La seconda parte del concerto è stata invece tutta per Alice, che ha aperto eseguendo magistralmente brani della sua recente produzione come “Dammi la mano amore” e “Tante belle cose”. Un collaborazione, quella con Battiato, che inizia da lontano, con l'album di Alice “Capo Nord” e il singolo “Il vento caldo dell'estate”, tra i più apprezzati nel concerto assieme a “Per Elisa”, interpretata dalla cantante con immutata grinta.

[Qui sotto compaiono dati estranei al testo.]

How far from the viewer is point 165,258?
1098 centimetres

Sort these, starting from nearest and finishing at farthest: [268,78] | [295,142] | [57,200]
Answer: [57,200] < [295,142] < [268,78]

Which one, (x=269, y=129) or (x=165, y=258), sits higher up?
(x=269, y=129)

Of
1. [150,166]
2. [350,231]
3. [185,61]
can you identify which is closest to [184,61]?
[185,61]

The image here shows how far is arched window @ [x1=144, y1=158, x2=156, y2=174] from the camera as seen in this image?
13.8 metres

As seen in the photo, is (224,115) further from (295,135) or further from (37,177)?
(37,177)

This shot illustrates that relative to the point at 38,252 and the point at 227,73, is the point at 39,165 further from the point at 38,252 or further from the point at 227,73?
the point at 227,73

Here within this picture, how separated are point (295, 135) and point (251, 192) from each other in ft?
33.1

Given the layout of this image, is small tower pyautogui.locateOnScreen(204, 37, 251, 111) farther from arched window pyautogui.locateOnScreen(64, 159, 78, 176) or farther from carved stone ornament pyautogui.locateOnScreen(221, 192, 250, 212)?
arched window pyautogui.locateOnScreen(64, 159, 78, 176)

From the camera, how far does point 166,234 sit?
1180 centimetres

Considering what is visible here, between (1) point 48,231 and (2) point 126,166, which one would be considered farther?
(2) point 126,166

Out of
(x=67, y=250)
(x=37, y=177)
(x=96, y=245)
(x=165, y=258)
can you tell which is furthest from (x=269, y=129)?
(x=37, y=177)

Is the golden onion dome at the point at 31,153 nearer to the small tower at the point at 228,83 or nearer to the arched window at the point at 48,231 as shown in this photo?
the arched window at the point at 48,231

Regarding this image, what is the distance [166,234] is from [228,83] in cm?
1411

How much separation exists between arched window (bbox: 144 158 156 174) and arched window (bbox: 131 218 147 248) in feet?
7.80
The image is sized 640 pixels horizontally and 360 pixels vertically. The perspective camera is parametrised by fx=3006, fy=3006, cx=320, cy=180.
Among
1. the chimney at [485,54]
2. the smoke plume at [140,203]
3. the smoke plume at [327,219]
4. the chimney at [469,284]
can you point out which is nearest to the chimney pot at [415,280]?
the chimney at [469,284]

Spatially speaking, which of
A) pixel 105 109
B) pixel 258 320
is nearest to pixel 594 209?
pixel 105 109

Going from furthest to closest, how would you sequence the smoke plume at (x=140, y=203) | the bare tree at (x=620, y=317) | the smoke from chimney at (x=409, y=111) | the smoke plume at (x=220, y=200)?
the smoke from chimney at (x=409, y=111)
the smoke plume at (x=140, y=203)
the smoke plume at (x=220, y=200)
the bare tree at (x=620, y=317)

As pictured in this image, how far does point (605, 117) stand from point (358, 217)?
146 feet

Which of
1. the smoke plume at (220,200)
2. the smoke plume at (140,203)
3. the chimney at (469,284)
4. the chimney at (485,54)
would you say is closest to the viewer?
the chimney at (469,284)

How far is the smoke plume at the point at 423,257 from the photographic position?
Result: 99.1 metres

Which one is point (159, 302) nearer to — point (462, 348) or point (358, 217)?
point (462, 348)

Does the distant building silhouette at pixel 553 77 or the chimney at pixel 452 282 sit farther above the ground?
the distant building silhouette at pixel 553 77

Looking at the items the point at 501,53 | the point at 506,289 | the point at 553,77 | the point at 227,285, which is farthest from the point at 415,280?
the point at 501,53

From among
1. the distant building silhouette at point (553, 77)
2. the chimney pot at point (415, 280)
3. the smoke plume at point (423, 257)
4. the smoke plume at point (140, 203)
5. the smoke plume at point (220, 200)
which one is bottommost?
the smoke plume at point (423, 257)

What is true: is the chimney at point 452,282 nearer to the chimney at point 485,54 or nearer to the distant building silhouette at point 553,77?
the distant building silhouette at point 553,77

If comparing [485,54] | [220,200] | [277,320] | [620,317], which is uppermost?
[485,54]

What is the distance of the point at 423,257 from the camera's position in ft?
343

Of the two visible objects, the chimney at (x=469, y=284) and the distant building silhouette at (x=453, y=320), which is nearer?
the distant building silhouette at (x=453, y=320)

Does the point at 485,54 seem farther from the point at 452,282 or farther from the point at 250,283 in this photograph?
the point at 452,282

Alice ha poi proposto “Veleni” e “Il sole nella pioggia”.

Il primo duetto tra i due artisti è arrivato con “Nomadi” di Juri Camisasca, cui hanno fatto seguito “La realtà non esiste”, brano di Claudio Rocchi ricordato dai due artisti sul palco, e l’immancabile “Prospettiva Nevskij”. Quindi di nuovo Franco Battiato per il gran finale, in cui ha proposto una sorta di bignami del suo album di maggior successo ovvero “La voce del padrone”, cantando nell’ordine “Summer On A Solitary Beach”, “Gli uccelli”, “Segnali di vita”, “Cuccurucucù”, “Centro di gravità permanente”, “Bandiera bianca” e “Sentimiento nuevo” dove è stato di nuovo raggiunto da Alice.

Quindi spazio ad alcuni bis, con il pubblico che, nonostante le resistenze di Battiato, si è alzato in piedi, tanto che qualche fortunato spettatore è riuscito anche a mettersi sotto palco. Il cantautore ha eseguito “Io chi sono”, “L'animale” e “Stranizza d'amuri”. Poi, con Alice di nuovo sul palco, l’immancabile “I treni di Tozeur” ed “E ti vengo a cercare”, a testimoniare un sodalizio che ha attraversato i decenni e che unisce ancora queste singolari e raffinate personalità artistiche.